We can explicitly sum up $\displaystyle S(x)=\sum_{n \in \mathbb{Z}} \frac{e^{2 \pi i x n}}{ 1 + (2 \pi n)^2}$, using integration in the complex plane.

First, we note that $S(x)$ is a periodic function with the period $1$, so we can consider only $x\in[0;1]$.

Next, we construct the function $\displaystyle g(z)=\frac{2\pi i}{e^{2\pi iz}-1}\,\frac{e^{2\pi ixz}}{1+(2\pi z)^2}$ and it integrate in the complex plane along the circle with the radius $R\to\infty$.

On the one hand, for $x\in [0;1]$ the integral along the circle $\to0$, as $R\to\infty$.

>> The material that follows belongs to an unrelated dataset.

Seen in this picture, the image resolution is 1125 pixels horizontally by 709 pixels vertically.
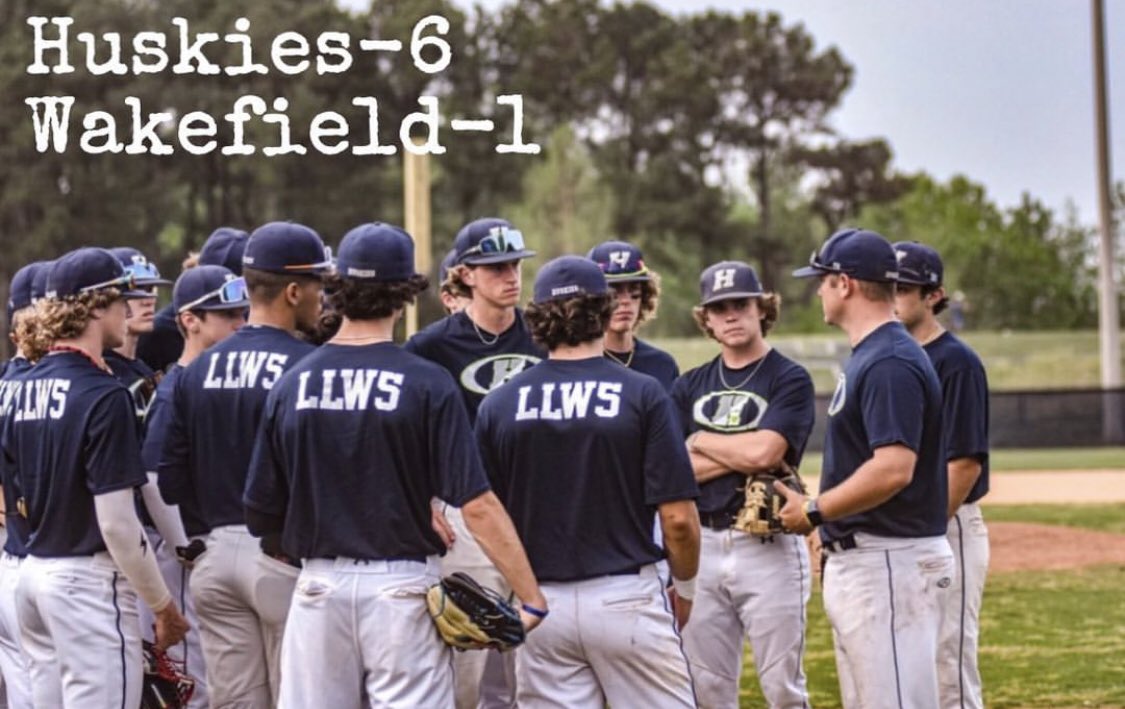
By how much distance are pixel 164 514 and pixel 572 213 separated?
42682 millimetres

On the other hand, $$\oint g(z)dz=\frac{i}{2\pi}\oint_{C_R}\frac{1}{e^{2\pi iz}-1}\,\frac{e^{2\pi ixz}}{(z+\frac i{2\pi})(z-\frac i{2\pi})}dz=2\pi i\sum Res \,g(z)$$ $$=2\pi i\left(S(x)+\frac i{2\pi}\frac{e^{- x}}{e^{-1}-1}\frac{2\pi}{2i}-\frac i{2\pi}\frac{e^{ x}}{e^{1}-1}\frac{2\pi}{2i}\right)=0$$ $$\Rightarrow\,S(x)=\frac12\left(\frac{e^{ x-\frac12}}{e^\frac12-e^{-\frac12}}-\frac{e^{- x+\frac12}}{e^{-\frac12}-e^\frac12}\right)=\frac{\cosh(x-\frac12)}{2\sinh\frac12}$$

Answer 2

given the series $$\sum_{n=-\infty}^{\infty} \frac{e^{2\pi i n x}}{1+(\pi n)^2}$$ we can immediately turn this into the cosine series (since the sine terms cancel each other out):

$$\sum_{n=-\infty}^{\infty} \frac{\cos({2\pi n x})}{1+(\pi n)^2}$$ now since cos is even: $$1+2\sum_{n=1}^{\infty} \frac{\cos({2\pi n x})}{1+(\pi n)^2}$$

now using the fourier series of cosh(ax), we can evaluate this to be: $$\frac{\cosh(2x-1)}{\sinh(1)}$$

for x $\in (0,1)$

in case anyone is reading this, I'm wondering about the sine series: $\sum_{n=1}^{\infty}\frac {sin(2\pi n x)}{(a^2+n^2)}$ and what it evaluates to.